The big night had finally arrived, and as she exited the station and walked down the drying rain-washed pavement, she tried to calm herself down so she wouldn’t start to sweat. She was on the late side of fashionably late, and as much as she was in a hurry, the last thing she wanted was to arrive with damp spots under her arms.

She’d been getting ready since the late afternoon; a long bath after an exfoliation, an application of body lotion after the bath, a facial cleanse, tweezing, hair and make-up. She was a master in the art of make-up. The finer points of her face were all accentuated; the high cheek bones higher, the rounded, fine eyebrows finer, the pouty, red lips fuller and redder.

The match had happened over two months beforehand. She had been ready to swipe right after the first pic; that slick brown hair and hazel eyes, the strong, tanned forearms.
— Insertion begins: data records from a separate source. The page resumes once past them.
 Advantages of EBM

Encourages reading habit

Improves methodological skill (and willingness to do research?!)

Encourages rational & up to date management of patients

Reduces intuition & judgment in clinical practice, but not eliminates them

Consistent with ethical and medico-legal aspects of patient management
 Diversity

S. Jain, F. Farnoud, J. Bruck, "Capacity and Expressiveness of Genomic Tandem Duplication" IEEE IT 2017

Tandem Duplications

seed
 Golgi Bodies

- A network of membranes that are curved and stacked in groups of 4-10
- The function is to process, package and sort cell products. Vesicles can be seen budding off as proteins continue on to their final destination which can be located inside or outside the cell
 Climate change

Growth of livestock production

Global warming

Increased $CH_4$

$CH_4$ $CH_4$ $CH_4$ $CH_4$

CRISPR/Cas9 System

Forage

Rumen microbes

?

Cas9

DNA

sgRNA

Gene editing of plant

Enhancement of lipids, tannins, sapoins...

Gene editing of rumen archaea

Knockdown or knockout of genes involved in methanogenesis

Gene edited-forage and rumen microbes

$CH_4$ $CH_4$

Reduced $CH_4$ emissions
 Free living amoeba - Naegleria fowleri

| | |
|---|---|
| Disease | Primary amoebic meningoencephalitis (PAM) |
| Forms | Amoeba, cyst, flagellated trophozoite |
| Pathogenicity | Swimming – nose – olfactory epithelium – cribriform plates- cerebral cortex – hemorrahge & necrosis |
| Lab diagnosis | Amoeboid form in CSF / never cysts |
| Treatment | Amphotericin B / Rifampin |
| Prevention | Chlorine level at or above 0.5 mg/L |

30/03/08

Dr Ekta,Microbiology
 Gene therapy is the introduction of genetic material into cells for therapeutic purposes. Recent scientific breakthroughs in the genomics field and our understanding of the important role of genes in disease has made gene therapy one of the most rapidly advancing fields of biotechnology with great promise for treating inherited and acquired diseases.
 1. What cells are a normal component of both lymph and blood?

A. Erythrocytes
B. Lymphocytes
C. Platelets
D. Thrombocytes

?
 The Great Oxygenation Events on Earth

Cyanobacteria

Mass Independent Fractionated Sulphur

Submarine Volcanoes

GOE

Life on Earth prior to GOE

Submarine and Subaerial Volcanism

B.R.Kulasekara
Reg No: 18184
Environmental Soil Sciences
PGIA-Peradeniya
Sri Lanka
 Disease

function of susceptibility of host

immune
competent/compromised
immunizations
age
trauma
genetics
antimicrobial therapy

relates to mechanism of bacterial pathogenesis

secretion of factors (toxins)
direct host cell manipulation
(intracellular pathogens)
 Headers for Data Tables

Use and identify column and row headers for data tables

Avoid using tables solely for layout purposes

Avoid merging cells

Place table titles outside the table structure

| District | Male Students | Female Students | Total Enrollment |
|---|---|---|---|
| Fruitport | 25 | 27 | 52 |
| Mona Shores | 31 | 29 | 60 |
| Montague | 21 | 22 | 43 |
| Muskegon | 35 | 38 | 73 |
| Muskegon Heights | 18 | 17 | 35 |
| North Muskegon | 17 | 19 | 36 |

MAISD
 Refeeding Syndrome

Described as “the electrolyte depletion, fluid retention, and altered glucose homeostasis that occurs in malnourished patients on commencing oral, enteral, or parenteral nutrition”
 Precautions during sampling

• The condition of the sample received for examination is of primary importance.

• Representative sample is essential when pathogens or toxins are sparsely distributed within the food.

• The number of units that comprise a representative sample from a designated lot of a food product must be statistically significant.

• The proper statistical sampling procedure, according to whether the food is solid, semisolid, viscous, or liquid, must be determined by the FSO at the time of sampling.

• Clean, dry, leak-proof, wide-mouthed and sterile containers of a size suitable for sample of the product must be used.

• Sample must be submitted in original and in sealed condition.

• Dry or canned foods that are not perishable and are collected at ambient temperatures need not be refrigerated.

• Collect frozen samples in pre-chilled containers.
He was just her type, but in any case she’d flicked through the rest of his pics, just to be sure.

Within a few minutes of walking she saw the bar on the other side of the road, as he’d said it would be; A patio area under a beige awning extending from the brick wall (crowded with people – the late twenties, early thirties crowd), and a corner door under a beige column with the name of the bar painted in white.

Her heart was pounding as she walked past the people on the patio, keeping her posture in check, with her back straight and her head high, one hand gripping the wooden, crook handle of her compact umbrella and the other, the padded leather of her clutch. A mantra was repeating in her head: Cool confident classy. A bit cheesy she knew, but it worked for her.

She scanned the patio for him while gauging by the other women’s outfits whether she was over-dressed, under-dressed, or just right, breathing easier when she’d decided she was on the better side of just-right. Confident he wasn’t on the patio (people can look slightly different in real life than in their photographs) she opened the door, taking-in the interior through its glass pane.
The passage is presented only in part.